I’m late to the party on music dropping, fortunately, late praise beats no praise. The next album you should listen to is OK Orchestra, it was released about a month ago and it is an experience.
OK Orchestra the latest album to come from indie-pop group AJR blends fun melodies with lyrics that occasionally make me want to pull over on the side of the road and cry. Like any AJR album, listening to OK Orchestra is almost like listening to the soundtrack of a Disney movie about the sad realities of life. Under the guise of catchy lyrics and high-energy instrumentals, AJR tells relatable and sad stories.
The album opens with OK Overture — their albums all being with a compilation similar to this — but the listening experience truly begins with Bummerland, a song that both belongs on a workout playlist and a Broadway musical, which honestly is how I would sum up most AJR songs. There’s a little angst and depression lyrically with an upbeat tempo that almost tricks you into thinking you’re listening to happy music.
Bang!, the single released from this album sounds almost like circus music, but in a good way. The beat and the lyrics show the energy and tongue-in-cheek message typically of AJR’s music style.
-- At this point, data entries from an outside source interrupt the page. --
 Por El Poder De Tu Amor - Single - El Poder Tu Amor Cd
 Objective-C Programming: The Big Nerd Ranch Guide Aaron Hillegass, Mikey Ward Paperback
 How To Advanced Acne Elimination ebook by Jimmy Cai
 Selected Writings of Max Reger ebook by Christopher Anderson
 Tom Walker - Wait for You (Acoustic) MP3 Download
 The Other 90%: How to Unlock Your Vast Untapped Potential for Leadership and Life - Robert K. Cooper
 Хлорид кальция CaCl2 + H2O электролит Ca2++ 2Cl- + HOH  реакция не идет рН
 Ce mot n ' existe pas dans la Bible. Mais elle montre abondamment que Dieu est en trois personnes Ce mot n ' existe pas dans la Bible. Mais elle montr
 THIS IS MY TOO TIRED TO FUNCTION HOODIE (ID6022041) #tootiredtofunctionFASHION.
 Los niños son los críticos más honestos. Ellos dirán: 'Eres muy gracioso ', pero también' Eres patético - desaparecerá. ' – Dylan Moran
While it is not my favorite off the album, it makes sense to be the first single off the album. It’s catchy, fun, and TikTok-able, important in today’s music space.
3 O’Clock Things, possibly one of the best songs on the album has Burn the House Down vibes and you just love to see it. It’s an open commentary on current events sung over a fun instrumental. I can see how it might not be everyone’s cup of tea (some folks might not like that the final lyrics are “..if you’re fucking racist then don’t come to my show”), but fortunately, there’s a whole rest of the album for folks to consume. In a world where we fear vulnerability and standing up for what we believe in even though it may cost us some fans/likes/follows, the right thing is more important.
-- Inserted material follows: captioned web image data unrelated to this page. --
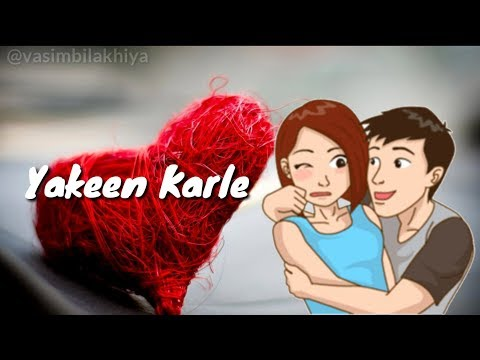 Yakeen Karle | Whatsapp Status Video | Lyrics ||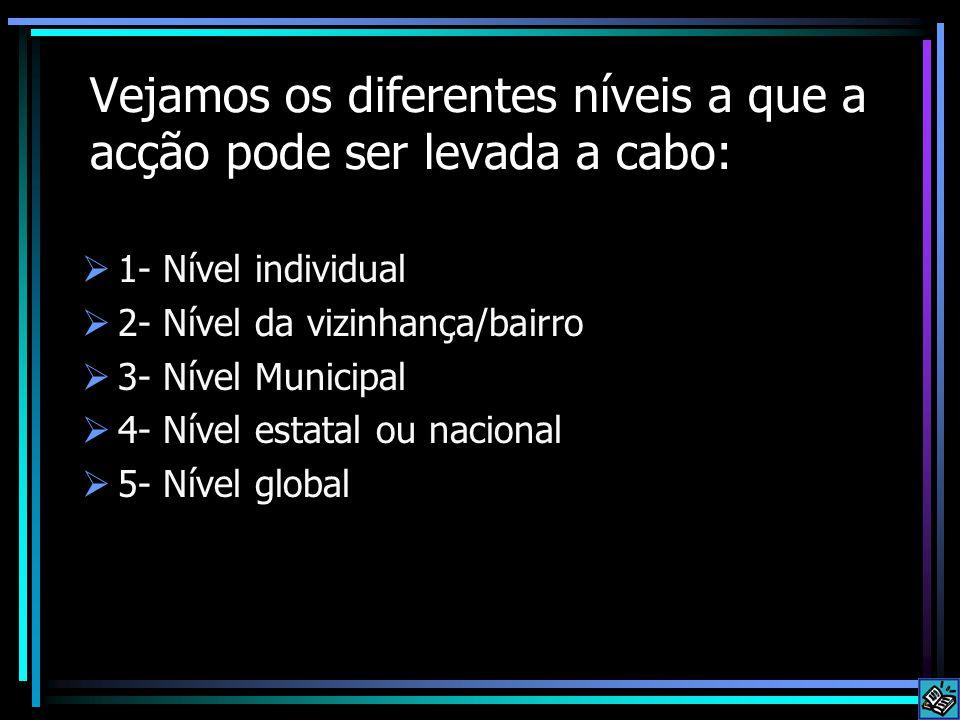 Vejamos os diferentes níveis a que a acção pode ser levada a cabo:  1- Nível individual  2- Nível da vizinhança/bairro  3- Nível Municipal  4- Nível estatal ou nacional  5- Nível global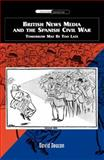 British News Media and the Spanish Civil War : Tomorrow May Be Too Late, Deacon, David, 0748627480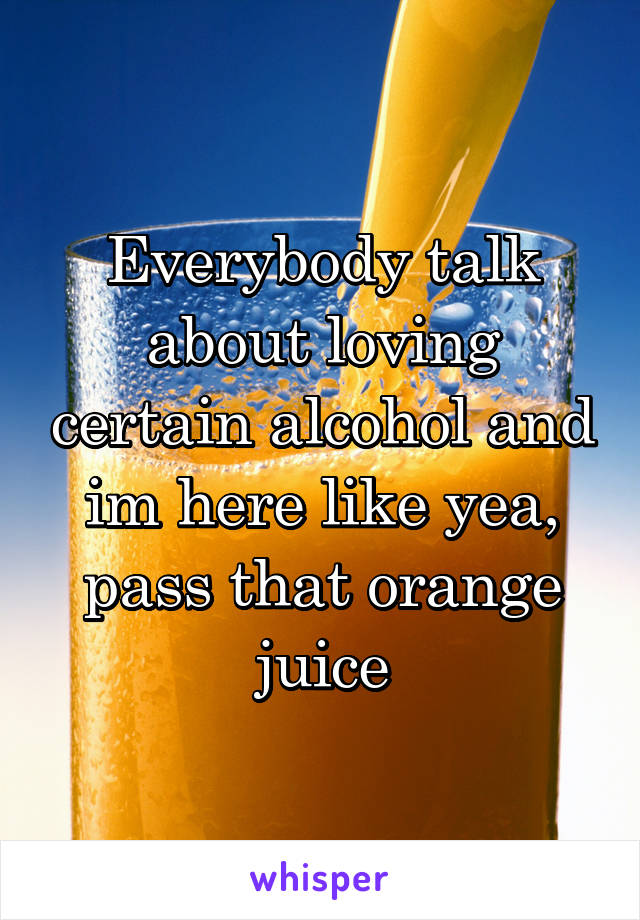 Everybody talk about loving certain alcohol and im here like yea, pass that orange juice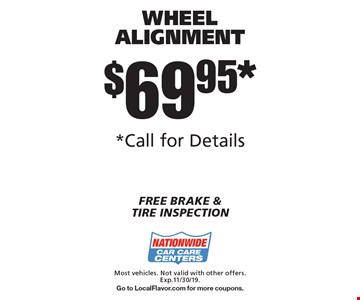 $69.95* wheel alignment. Most vehicles. Not valid with other offers. Exp.11/30/19. Go to LocalFlavor.com for more coupons.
My Play, The Trick, World’s Smallest Violin, Way Less Sad, and Christmas in June, while enjoyable to listen to are also somewhat cry-inducing songs. Not to say they aren’t good to listen to because they’re excellent, but they’re where the storytelling tugs at your heart. The lyrics are relatable but wrapped in a cotton candy instrumental coating to keep the sound of the album cheery.
People who don’t put too much emphasis on lyrics in their music consumption will find this album to be good, poppy ambient noise. On the flip side, people who listen to the lyrics and internalize them will be feeling things and it’ll feel like they’re on a trip with the colorful instrumentals.